LIST OF TASKS:
[a] Name every person mentioned in the essay on climate change and capitalism.
[b] In the essay on climate change and capitalism, what is the title of Naomi Klein's book?
[c] Pick up the essay on climate change and capitalism where it stops, and write its next few sentences.

** start PAGE EXCERPT **

But first, a disclaimer: I think Naomi Klein makes some very good points in her book, “This Changes Everything: Capitalism vs. The Climate.” Naomi Klein first landed on my radar with this hard-hitting quote:

“Climate change detonates the ideological scaffolding on which contemporary conservatism rests. A belief system that vilifies collective action and declares war on all corporate regulation and all things public simply cannot be reconciled with a problem that demands collective action on an unprecedented scale and a dramatic reining in of the market forces that are largely responsible for creating and deepening the crisis.”

I find it very difficult to argue with her statement. However, many experts believe solution exists somewhere in between Naomi Klein and Milton Friedman, in fixing capitalism, not overthrowing it. Don’t be so quick to dismiss capitalism as a tremendously powerful force to drive human behavior and major financial moves. Right now capitalism is very broken. It’s being misused, mismanaged, and even hijacked. And when it comes to our energy economy, it is completely bastardized. Milton Friedman is turning over in his grave.

“It is easier to imagine the end of the world than to imagine the end of capitalism.” – Fredric Jameson

And if you think all this is just a scam – part of a liberal conspiracy, I say to you: “You can ignore reality, but you can’t ignore the consequences of ignoring reality.” – Ayn Rand

Please take a moment to consider the benefits being put forth, an economic boost, job creation, and restoration of free-market capitalism! The issues at hand are of such great urgency and importance that none of us can enjoy the luxury of expecting everyone to do what needs to be done for the same reasons you or I have.

So what’s the problem?

Our need power our world by continually burning of fossil fuels results in serious consequences for our planet, our economy, and the way we live. Our very way of life is threatened. Burning of fossil fuels results in the release of heat-trapping gases to our atmosphere. This is not disputed.

** end PAGE EXCERPT **
** start DATA EXTRACT **

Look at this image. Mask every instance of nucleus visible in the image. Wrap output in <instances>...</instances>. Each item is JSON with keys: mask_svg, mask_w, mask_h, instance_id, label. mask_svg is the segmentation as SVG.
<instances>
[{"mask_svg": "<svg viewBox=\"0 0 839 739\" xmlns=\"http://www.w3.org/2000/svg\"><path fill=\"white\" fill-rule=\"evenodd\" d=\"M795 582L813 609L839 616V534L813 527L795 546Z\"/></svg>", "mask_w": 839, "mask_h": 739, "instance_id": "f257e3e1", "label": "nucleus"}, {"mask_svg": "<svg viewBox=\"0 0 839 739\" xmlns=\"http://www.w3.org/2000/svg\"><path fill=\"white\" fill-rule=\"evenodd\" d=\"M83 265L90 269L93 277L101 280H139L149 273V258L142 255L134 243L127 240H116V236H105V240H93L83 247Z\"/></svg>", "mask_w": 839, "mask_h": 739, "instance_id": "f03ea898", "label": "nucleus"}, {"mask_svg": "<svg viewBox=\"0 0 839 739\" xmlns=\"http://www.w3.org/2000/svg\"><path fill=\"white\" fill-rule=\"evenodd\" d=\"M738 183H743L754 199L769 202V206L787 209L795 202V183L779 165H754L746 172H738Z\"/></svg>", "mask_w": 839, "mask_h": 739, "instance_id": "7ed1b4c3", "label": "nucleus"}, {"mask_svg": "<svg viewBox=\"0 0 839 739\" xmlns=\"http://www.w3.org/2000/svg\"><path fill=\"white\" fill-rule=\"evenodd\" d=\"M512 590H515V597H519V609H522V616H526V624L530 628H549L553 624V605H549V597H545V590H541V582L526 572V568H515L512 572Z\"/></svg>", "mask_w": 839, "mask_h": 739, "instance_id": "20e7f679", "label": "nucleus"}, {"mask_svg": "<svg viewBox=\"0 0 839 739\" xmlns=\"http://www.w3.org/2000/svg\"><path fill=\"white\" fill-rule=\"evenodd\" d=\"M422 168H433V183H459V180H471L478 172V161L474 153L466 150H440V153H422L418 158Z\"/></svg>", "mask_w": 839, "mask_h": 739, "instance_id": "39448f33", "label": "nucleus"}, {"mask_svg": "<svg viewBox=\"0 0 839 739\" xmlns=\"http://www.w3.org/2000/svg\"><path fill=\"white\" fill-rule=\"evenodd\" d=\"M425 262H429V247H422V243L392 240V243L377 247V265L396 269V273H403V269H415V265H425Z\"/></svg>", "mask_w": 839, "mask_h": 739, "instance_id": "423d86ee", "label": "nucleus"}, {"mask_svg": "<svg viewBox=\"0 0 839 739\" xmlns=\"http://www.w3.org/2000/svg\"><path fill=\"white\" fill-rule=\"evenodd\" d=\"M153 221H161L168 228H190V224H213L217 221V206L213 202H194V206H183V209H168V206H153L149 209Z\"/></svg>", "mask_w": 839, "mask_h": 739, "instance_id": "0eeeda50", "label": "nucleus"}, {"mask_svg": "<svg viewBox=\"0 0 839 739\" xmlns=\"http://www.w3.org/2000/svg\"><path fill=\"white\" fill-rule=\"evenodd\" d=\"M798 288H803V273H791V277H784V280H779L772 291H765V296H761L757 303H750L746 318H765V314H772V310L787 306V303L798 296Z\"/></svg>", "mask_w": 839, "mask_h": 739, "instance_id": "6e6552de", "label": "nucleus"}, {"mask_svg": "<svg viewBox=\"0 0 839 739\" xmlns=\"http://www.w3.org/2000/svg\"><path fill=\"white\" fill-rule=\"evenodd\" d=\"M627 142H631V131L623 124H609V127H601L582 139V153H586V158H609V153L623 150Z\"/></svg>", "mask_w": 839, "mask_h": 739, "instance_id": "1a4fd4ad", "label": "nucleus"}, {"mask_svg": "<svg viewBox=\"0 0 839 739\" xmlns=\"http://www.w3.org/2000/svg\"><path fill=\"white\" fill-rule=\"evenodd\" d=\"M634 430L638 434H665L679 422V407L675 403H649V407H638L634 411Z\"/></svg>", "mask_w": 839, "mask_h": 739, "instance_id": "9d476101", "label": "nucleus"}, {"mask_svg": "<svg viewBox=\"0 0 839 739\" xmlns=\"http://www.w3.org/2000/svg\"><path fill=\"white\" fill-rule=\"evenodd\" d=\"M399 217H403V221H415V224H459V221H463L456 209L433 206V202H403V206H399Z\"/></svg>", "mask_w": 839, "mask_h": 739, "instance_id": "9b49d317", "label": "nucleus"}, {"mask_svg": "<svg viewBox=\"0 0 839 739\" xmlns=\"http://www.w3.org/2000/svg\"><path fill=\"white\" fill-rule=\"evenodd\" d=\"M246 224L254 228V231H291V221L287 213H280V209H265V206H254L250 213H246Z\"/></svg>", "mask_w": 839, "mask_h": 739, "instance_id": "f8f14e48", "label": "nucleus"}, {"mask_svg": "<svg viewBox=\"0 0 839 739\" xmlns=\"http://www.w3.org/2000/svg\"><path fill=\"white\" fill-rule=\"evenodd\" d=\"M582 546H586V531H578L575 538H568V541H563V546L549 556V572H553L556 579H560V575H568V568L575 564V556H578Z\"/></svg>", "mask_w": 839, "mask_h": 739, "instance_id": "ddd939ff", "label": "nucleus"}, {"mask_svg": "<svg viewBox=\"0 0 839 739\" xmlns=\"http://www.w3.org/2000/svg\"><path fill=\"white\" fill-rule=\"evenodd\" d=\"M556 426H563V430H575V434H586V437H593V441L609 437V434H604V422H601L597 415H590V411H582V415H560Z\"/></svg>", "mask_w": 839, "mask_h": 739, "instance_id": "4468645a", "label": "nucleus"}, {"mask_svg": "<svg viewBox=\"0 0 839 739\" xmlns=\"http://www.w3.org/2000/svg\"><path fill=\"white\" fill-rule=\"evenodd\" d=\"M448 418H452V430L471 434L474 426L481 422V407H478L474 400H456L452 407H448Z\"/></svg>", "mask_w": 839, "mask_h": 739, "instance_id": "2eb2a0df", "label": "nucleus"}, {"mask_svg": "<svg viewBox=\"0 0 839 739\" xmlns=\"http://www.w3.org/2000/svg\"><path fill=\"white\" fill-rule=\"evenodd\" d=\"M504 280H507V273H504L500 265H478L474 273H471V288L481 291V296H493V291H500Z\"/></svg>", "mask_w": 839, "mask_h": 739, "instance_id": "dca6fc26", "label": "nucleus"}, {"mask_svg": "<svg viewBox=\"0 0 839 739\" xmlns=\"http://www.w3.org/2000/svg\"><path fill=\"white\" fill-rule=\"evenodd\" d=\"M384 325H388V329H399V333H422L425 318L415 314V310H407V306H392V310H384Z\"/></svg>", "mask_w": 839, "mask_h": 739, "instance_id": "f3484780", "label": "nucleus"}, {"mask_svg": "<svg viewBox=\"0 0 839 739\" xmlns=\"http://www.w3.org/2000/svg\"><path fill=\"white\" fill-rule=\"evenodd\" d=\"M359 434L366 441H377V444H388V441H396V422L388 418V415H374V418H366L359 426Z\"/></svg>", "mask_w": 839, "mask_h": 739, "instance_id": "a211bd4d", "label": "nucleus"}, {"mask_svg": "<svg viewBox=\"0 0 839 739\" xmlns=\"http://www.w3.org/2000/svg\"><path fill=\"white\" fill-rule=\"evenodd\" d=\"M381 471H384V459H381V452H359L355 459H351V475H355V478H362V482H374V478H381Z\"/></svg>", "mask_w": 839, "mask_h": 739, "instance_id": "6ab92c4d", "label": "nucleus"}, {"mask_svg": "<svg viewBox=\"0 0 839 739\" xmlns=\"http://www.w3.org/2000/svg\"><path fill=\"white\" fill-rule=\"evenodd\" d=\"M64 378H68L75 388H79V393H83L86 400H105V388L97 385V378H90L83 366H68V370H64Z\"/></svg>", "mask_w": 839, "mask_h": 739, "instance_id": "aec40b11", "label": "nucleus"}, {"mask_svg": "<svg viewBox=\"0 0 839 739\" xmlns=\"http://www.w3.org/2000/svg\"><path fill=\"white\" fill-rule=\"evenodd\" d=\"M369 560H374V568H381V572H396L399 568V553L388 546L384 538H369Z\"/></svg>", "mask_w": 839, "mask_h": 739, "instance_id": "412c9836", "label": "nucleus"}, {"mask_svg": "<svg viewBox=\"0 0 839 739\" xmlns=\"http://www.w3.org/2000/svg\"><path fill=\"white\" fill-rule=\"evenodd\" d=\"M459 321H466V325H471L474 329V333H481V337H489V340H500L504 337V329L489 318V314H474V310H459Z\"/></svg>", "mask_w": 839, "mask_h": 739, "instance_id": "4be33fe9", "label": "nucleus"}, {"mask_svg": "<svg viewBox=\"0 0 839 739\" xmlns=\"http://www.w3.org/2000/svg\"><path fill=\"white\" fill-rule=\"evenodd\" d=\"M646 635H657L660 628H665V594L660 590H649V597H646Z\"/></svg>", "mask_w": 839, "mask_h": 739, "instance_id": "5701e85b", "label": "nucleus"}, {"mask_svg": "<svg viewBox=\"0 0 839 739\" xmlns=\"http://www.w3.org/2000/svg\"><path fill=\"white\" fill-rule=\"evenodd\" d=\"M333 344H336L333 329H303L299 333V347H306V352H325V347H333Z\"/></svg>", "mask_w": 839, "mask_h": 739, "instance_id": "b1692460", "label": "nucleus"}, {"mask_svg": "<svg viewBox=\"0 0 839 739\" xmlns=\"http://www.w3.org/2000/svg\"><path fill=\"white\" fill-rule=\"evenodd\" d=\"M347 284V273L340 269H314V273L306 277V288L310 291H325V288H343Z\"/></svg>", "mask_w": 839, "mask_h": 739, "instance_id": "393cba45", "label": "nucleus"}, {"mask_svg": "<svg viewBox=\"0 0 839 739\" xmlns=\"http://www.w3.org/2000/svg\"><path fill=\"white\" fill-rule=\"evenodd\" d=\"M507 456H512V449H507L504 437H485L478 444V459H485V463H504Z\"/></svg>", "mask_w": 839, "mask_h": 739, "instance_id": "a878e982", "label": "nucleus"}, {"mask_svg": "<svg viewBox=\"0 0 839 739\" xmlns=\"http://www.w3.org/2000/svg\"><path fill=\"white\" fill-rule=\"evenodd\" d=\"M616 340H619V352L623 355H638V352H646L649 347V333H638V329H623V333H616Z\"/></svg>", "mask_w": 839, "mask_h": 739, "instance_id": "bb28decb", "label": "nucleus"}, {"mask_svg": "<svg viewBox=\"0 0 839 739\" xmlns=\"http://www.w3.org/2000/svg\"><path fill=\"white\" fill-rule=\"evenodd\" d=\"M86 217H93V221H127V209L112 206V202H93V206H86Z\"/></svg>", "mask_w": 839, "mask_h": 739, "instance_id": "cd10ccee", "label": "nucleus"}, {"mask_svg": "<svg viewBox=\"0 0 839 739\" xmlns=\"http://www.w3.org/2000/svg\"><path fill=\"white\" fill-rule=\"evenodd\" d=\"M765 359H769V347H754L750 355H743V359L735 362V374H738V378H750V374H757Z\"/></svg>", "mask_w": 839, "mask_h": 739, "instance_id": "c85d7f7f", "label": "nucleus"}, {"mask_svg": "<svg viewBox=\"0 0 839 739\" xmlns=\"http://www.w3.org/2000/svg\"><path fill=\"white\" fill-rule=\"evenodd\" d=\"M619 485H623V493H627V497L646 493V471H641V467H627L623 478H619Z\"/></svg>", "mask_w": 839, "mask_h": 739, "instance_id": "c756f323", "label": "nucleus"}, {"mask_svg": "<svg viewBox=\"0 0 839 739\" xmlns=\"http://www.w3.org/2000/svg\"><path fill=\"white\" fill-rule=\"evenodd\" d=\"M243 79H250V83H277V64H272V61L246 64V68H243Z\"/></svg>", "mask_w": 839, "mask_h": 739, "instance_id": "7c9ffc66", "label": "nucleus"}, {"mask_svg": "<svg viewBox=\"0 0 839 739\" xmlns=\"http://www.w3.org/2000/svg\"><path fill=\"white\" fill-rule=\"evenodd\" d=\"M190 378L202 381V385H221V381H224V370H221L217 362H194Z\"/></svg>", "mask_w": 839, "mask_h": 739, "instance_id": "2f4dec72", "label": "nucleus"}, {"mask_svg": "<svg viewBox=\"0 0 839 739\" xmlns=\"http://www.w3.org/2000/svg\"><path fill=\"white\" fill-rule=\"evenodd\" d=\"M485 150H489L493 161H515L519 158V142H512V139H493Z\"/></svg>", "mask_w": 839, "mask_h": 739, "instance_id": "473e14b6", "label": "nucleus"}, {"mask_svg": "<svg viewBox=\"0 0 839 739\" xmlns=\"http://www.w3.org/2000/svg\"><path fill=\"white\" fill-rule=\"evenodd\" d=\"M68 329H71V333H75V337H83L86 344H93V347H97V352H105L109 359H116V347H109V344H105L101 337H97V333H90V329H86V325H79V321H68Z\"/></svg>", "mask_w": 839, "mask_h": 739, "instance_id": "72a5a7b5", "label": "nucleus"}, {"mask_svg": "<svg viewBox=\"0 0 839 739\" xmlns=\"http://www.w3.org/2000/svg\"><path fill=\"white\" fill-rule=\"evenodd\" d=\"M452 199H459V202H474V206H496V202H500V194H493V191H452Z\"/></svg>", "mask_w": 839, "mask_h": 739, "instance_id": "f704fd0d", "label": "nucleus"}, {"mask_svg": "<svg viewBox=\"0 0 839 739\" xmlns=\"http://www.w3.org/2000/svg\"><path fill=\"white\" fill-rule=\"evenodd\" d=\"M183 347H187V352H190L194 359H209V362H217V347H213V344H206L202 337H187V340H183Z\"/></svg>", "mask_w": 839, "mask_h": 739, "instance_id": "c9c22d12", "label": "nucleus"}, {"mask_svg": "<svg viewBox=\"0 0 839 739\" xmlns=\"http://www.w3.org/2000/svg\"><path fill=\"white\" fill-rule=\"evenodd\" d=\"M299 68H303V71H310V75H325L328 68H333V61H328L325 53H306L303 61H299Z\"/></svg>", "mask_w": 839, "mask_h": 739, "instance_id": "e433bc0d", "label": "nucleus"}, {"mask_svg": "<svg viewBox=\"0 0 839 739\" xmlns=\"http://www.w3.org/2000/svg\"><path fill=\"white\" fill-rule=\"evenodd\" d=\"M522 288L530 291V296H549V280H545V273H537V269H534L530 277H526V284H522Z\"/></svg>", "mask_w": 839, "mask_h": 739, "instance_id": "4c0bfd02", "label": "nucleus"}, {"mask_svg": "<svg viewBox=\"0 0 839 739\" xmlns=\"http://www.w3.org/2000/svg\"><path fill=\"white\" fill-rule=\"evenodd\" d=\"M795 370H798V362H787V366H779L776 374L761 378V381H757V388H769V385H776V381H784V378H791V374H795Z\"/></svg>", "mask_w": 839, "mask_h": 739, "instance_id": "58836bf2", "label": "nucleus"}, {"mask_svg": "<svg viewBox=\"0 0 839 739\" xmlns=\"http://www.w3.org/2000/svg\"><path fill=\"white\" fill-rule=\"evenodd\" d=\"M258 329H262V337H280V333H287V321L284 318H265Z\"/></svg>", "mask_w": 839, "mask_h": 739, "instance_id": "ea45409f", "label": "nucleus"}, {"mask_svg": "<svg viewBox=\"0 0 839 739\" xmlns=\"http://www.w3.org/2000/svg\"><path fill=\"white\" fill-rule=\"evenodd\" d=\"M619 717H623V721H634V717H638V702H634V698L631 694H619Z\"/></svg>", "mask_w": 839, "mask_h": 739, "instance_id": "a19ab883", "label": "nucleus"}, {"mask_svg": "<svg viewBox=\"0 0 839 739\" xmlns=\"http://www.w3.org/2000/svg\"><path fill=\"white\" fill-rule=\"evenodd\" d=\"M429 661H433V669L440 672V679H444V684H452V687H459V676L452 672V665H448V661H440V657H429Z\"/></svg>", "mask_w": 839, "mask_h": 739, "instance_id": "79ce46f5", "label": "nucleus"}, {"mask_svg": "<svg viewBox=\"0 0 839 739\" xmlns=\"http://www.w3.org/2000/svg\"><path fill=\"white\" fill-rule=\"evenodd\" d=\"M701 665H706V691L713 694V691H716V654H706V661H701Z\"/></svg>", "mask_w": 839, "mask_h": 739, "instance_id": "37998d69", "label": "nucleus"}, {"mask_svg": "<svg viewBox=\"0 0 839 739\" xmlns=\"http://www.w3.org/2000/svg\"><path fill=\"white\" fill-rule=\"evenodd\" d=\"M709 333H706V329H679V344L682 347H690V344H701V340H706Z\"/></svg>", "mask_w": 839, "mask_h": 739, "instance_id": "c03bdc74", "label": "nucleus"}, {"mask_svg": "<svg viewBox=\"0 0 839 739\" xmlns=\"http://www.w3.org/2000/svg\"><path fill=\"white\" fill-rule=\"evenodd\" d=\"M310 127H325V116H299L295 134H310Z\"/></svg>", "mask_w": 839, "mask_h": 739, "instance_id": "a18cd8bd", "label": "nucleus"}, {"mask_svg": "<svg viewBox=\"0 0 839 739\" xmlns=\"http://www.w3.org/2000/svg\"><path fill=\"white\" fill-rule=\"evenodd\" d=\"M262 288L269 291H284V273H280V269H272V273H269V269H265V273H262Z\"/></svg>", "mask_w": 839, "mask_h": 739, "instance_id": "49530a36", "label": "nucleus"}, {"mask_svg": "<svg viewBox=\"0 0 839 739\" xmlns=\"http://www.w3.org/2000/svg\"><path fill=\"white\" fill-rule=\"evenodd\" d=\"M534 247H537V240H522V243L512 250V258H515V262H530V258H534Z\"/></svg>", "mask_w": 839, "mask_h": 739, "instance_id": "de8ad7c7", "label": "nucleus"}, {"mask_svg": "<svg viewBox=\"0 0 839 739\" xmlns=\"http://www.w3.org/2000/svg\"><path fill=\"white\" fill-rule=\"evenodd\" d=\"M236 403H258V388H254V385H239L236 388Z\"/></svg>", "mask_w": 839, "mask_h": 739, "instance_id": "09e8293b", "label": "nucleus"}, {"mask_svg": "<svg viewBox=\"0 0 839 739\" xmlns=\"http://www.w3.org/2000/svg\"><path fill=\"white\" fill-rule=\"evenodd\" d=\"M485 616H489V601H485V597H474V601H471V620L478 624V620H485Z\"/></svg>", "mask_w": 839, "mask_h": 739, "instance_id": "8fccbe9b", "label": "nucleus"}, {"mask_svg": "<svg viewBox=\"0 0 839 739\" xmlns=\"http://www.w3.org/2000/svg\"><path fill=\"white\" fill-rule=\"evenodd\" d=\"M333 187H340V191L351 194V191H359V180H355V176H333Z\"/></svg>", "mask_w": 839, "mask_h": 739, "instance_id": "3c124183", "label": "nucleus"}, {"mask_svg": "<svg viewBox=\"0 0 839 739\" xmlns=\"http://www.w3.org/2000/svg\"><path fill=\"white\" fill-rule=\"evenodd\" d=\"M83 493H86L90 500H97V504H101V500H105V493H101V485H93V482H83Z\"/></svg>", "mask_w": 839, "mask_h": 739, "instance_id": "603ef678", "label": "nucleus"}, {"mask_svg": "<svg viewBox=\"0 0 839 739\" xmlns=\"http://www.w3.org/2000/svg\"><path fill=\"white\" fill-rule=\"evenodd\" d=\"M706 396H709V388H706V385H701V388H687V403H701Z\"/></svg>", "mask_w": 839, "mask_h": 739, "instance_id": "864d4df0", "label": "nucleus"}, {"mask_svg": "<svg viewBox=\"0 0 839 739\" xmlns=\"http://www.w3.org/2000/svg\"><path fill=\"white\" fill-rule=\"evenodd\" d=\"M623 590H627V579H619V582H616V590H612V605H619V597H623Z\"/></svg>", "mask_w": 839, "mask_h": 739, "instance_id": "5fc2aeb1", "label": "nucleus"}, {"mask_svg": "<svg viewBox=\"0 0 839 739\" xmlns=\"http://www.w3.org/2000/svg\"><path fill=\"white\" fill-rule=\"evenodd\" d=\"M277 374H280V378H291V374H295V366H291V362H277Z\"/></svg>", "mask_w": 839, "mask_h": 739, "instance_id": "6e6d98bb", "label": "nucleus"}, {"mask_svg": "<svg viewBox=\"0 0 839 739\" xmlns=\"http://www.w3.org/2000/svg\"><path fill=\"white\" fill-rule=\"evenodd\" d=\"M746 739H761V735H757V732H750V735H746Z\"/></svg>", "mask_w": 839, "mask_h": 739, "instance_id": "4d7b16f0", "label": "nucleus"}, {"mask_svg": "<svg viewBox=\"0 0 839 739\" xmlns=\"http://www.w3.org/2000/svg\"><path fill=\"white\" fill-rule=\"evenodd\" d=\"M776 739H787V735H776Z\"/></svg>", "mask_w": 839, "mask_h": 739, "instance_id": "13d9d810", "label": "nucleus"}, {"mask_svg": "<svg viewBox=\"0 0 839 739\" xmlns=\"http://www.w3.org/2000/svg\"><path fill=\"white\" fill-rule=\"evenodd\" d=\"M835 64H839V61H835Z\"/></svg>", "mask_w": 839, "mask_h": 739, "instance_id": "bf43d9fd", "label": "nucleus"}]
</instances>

** end DATA EXTRACT **

RESPONSES IN ORDER:
[a] Naomi Klein, Milton Friedman, Fredric Jameson, Ayn Rand

[b] "This Changes Everything: Capitalism vs. The Climate."

[c]
The costs associated with this are immense. They include: downwind emissions that shorten people’s lives, sea-level rise (SLR), extreme weather, increased wildfires, ecosystem and biodiversity loss (including crop loss), dying coral, famine, floods, mudslides, damaged fisheries, and a national security risk in the form of climate refugees. (See documentary: “Climate Refugees” with Newt Gingrich – trailer).

The big issue for us in South Florida is clearly sea-level rise. In fact, Miami is ground-zero for the economic impacts of sea-level rise with the greatest value of assets at risk in the world. SLR is the result of a warming planet. Over 93% of the Earth’s trapped surface heat goes straight to the oceans. Thermal expansion of ocean water and melting of land-based ice results in sea-level rise. Here in S. FL, the seas have risen nearly 9 inches in the past 100 years, as measured by the Naval Air Station in Key West. During super high-tides, sea water is delivered into our streets through the storm sewers. (Sea-level rise in action) The City of Miami Beach is undertaking major infrastructure improvements, raising sea-walls, roads and sidewalks, and installing pumps to return seawater back to Biscayne Bay. The first phase of this project included four pumps at a cost of $15 Million. The entire project will involve 60-70 pumps with a whopping price-tag.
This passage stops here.